Headings can be controlled one at a time (Edit/Control Headings/Single or F11 or right click on the heading and select Control single heading) or you can control all authorized headings in a record all at once (Edit/Control Headings/All or Shift + F11). If the system finds a unique match between your heading(s) and a 1XX or a 4XX in an authority record, it will take the appropriate action (create the link OR flip the heading and create the link). However, in the case of personal names with only a $$a, the system will not do any flipping or controlling automatically. It will force your human intervention to make a judgement as to whether the personal name heading in your bib record is the same person as the one in the authority record.

If you want to edit a heading in a bibliographic record that is controlled (i.e. hotlinked) you have to uncontrol it before you can edit it (Edit/Control Headings/Uncontrol Single or CTRL + F11 or right click on the heading and select Uncontrol single).

Once a field becomes controlled, if you need to click in it to select it for any reason (e.g. to insert a field above or below), click in the tag. Otherwise the hotlink tends to activate and it will take you out to the authority record.
Staff creating original records should attempt to control the headings in their records before they add the record to WorldCat. It’s a means of verifying you have the correct forms, you are providing the links for future users of the records, and you are enabling that record to be automatically updated in future should an authorized form change.

To control headings on an existing WorldCat record, it works like any other lock and replace action so we would be limited by our authorization level on what records we could do that to.

6. Using the NACO macro in Connexion

The NACO macro is available from the OCLC list under the Tools/Macros/Manage menu. You can run it from there once your cursor is in the appropriate field in the bib record, but you will probably want to assign it to a user tool on your toolbar or to a shortcut key:

Assign the NACO macro to a user tool and place it on your toolbar:
1. Open the Connexion client, but you do not need to log on.
2. Go to the Tools menu and select User Tools/Assign.
3. Select Macro in the Display Commands for Category box.
4. Select OCLC!Generate Authority Record from the list of macros.
5. Select a new user tool that has not yet been assigned and click Assign. Click OK.
6. Go to the Tools menu and select Toolbar Editor.
7. Scroll down until you reach the ToolsUserTool you assigned to the macro. Click, hold and drag it to your toolbar. Release the mouse button. Click close.

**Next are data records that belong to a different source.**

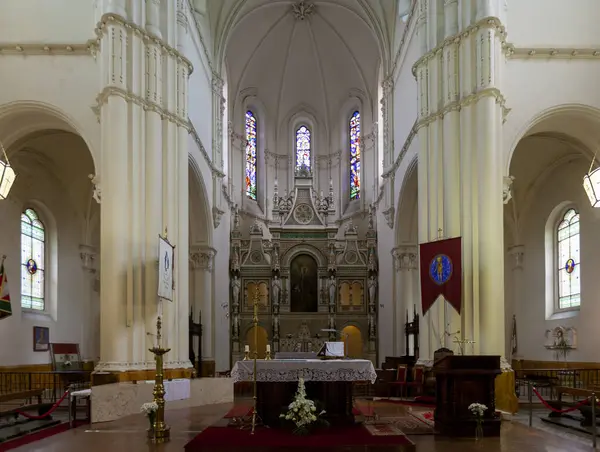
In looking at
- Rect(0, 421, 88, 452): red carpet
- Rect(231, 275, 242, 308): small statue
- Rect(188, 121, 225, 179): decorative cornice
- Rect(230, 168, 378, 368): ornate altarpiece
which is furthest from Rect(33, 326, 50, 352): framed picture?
Rect(231, 275, 242, 308): small statue

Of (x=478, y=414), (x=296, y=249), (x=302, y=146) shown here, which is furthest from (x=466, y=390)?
(x=302, y=146)

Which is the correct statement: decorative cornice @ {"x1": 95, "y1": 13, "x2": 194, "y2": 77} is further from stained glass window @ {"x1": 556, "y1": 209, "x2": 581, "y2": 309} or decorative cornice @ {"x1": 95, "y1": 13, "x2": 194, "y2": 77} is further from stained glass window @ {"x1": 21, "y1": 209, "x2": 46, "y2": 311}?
stained glass window @ {"x1": 556, "y1": 209, "x2": 581, "y2": 309}

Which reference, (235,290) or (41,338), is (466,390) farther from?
(235,290)

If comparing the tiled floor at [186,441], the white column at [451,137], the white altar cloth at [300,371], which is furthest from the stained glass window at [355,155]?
the white altar cloth at [300,371]

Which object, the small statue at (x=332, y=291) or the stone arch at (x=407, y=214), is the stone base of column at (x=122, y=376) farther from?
the small statue at (x=332, y=291)

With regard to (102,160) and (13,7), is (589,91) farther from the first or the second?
(13,7)

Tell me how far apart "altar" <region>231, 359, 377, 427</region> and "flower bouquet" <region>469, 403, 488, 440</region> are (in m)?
1.67

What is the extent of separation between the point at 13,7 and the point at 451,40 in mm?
11048

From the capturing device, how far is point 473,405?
10.9 m

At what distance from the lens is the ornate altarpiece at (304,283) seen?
103 feet

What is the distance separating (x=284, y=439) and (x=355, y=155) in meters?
27.1

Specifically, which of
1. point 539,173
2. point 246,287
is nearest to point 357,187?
point 246,287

Assign the NACO macro to a shortcut key:
1. Open the Connexion client, but you do not need to log on.
2. Go to the Tools menu and select Keymaps.
3. Select Macro in the Display Commands for Category box.
4. Click on the + next to OCLC and select GenerateAuthorityRecord.
5. Place the cursor in the Press New Shortcut Key box and enter a keystroke combination that has not yet been assigned. [To view a complete list of assigned shortcut keys, go to the View menu and select Assigned Keys]. Click Assign. Click OK.

The NACO macro can be used offline and online. If you need to do more work on a record, you can save it to your local authority save file until it’s ready for review. At that point move it to the online authority save file and let the NACO coordinator know it’s ready for review.